--- WHAT IS REQUIRED ---
Edit the lines starting at the one containing "When comparing pixel" and ending at the one containing "13.7 metres", replacing "flower field" with "meadow" and keeping everything else the same. Give only those lines.

(Excerpt from a dataset)
:::::

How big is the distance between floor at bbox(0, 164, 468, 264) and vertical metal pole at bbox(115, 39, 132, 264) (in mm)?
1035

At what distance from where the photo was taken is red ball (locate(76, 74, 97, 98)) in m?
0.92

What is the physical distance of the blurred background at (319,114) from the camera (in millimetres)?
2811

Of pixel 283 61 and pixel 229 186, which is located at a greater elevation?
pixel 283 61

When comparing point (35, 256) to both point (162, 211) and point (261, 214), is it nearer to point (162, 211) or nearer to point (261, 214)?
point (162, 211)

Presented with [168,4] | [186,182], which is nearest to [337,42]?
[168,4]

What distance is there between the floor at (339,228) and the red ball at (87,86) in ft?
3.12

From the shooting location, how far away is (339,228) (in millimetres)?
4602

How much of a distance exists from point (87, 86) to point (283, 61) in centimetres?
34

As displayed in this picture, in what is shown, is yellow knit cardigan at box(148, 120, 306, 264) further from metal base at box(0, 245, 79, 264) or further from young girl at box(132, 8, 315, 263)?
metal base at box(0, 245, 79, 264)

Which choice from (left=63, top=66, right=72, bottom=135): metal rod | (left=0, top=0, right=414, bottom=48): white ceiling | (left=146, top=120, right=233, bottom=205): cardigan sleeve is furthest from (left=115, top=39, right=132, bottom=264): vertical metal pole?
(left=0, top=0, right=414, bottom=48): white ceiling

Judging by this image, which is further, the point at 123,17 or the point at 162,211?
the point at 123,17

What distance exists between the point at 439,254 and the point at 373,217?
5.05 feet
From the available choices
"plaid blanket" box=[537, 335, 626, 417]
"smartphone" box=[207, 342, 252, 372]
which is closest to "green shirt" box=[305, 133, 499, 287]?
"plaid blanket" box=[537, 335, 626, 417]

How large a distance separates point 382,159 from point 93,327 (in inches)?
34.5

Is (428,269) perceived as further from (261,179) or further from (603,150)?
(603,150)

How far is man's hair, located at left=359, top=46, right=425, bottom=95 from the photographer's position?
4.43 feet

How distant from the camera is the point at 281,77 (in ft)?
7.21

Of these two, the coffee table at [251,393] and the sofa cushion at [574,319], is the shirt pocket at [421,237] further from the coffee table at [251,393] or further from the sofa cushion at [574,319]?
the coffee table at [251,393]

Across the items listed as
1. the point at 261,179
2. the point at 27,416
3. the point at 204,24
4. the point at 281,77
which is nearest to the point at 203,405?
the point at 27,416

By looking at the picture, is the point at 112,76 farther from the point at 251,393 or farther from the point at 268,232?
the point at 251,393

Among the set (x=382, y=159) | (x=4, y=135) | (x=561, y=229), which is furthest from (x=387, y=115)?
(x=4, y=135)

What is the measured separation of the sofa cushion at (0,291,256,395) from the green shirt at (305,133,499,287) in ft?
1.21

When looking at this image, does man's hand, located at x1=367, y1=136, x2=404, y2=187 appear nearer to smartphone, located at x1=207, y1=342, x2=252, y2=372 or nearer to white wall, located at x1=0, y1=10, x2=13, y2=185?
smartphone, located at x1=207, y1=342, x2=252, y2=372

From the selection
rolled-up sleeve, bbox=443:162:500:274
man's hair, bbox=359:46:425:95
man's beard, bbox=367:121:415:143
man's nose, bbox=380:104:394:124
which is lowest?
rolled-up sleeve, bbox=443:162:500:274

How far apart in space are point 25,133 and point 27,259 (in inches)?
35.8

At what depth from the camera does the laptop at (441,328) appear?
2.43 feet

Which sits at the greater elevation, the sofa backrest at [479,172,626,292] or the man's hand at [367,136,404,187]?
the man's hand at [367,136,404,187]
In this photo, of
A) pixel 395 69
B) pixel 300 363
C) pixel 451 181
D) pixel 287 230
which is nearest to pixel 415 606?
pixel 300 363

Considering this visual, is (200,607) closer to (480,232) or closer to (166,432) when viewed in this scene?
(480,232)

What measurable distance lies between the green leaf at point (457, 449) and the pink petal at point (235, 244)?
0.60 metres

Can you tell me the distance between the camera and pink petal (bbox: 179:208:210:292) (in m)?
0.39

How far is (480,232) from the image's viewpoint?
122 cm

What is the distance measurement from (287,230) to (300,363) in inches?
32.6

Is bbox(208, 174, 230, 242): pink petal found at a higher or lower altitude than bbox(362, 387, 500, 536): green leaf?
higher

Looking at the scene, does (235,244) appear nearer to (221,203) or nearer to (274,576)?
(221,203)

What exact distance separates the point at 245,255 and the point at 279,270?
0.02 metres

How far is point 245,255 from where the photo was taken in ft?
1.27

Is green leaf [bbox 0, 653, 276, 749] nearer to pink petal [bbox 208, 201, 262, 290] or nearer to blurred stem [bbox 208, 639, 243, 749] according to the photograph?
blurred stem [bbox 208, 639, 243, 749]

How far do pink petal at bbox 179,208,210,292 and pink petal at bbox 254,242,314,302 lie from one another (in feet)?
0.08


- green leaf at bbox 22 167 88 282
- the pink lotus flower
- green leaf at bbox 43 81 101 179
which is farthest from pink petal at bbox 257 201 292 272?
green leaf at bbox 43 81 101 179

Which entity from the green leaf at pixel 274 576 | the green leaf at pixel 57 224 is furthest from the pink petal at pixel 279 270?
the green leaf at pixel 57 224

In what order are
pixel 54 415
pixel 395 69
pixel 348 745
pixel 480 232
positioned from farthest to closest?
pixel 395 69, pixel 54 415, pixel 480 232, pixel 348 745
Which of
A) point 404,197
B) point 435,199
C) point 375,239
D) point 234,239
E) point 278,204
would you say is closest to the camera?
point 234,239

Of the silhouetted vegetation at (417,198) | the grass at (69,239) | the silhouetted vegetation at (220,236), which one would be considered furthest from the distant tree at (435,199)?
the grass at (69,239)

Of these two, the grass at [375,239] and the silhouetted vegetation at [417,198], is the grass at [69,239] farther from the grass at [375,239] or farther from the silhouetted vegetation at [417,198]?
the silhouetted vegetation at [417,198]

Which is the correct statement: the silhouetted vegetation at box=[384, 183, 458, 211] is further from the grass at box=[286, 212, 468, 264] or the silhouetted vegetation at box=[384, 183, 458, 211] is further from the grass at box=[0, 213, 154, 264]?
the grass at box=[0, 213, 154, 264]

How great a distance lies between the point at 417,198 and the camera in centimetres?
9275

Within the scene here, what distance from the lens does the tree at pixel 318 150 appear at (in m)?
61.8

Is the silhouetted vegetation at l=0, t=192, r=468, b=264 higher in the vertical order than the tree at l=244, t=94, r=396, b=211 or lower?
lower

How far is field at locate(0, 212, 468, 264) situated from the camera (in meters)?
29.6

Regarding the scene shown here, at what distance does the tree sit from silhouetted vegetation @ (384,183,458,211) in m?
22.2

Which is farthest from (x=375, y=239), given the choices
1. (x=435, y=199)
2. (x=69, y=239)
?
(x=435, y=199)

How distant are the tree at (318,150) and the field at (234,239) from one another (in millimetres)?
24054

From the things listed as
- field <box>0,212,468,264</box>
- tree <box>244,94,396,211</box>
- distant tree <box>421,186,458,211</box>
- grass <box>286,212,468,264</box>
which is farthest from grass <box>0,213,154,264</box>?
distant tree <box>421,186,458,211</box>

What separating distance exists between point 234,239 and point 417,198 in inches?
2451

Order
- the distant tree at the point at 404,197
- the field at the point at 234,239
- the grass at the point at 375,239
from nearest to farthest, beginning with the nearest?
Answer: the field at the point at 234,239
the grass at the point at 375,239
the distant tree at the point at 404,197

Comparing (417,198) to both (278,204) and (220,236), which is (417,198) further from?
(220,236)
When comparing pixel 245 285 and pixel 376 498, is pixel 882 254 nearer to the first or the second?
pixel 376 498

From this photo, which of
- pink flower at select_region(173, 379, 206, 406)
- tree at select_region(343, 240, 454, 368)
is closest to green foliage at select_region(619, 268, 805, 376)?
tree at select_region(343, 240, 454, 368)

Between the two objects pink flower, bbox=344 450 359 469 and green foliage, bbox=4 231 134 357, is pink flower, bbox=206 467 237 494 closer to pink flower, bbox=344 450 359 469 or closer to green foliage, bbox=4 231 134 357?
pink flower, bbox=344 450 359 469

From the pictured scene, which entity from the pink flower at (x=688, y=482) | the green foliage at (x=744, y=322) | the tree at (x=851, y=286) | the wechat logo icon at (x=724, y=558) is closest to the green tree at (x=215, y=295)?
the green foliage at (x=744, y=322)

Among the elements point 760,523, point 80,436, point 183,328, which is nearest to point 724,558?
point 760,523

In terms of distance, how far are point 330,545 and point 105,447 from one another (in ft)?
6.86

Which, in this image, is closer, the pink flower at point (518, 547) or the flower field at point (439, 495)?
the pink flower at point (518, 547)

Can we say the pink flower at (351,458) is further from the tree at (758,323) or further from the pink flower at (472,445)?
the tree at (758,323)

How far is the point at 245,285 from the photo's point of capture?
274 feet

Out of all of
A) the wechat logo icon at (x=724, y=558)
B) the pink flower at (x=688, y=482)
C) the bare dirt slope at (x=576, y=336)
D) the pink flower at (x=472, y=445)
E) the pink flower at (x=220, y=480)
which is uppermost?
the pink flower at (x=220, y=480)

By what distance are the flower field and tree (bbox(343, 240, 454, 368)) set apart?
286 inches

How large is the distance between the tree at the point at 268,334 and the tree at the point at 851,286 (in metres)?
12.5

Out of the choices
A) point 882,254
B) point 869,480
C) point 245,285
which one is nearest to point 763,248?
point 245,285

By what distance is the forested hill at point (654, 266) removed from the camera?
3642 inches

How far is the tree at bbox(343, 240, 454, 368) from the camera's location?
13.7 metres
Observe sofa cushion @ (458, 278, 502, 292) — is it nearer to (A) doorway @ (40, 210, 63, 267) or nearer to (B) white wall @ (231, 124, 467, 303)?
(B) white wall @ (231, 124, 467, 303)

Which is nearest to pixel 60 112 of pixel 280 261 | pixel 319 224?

:::::

--- OUTPUT ---
When comparing pixel 245 285 and pixel 376 498, is pixel 882 254 nearer to the first or the second?
pixel 376 498

From this photo, which of
- pink flower at select_region(173, 379, 206, 406)
- tree at select_region(343, 240, 454, 368)
is closest to green foliage at select_region(619, 268, 805, 376)?
tree at select_region(343, 240, 454, 368)

Between the two objects pink flower, bbox=344 450 359 469 and green foliage, bbox=4 231 134 357, is pink flower, bbox=206 467 237 494 closer to pink flower, bbox=344 450 359 469 or closer to green foliage, bbox=4 231 134 357?
pink flower, bbox=344 450 359 469

From the pictured scene, which entity from the pink flower at (x=688, y=482) | the green foliage at (x=744, y=322) | the tree at (x=851, y=286) | the wechat logo icon at (x=724, y=558) is closest to the green tree at (x=215, y=295)?
the green foliage at (x=744, y=322)

Among the elements point 760,523, point 80,436, point 183,328, which is nearest to point 724,558?
point 760,523

In terms of distance, how far are point 330,545 and point 105,447 from one another (in ft)?
6.86

Which, in this image, is closer, the pink flower at point (518, 547) or the meadow at point (439, 495)?
the pink flower at point (518, 547)

Can we say the pink flower at (351,458) is further from the tree at (758,323) or further from the pink flower at (472,445)?
the tree at (758,323)

How far is the point at 245,285 from the photo's point of capture?
274 feet

Out of all of
A) the wechat logo icon at (x=724, y=558)
B) the pink flower at (x=688, y=482)
C) the bare dirt slope at (x=576, y=336)
D) the pink flower at (x=472, y=445)
E) the pink flower at (x=220, y=480)
which is uppermost?
the pink flower at (x=220, y=480)

By what distance are the meadow and tree (bbox(343, 240, 454, 368)) set apart?
286 inches

How large is the distance between the tree at the point at 268,334 and the tree at the point at 851,286 (in metres)?
12.5

Out of the choices
A) point 882,254
B) point 869,480
C) point 245,285
which one is nearest to point 763,248?
point 245,285

By what distance is the forested hill at point (654, 266) removed from the camera?
3642 inches

How far is the tree at bbox(343, 240, 454, 368) from the camera's location?
13.7 metres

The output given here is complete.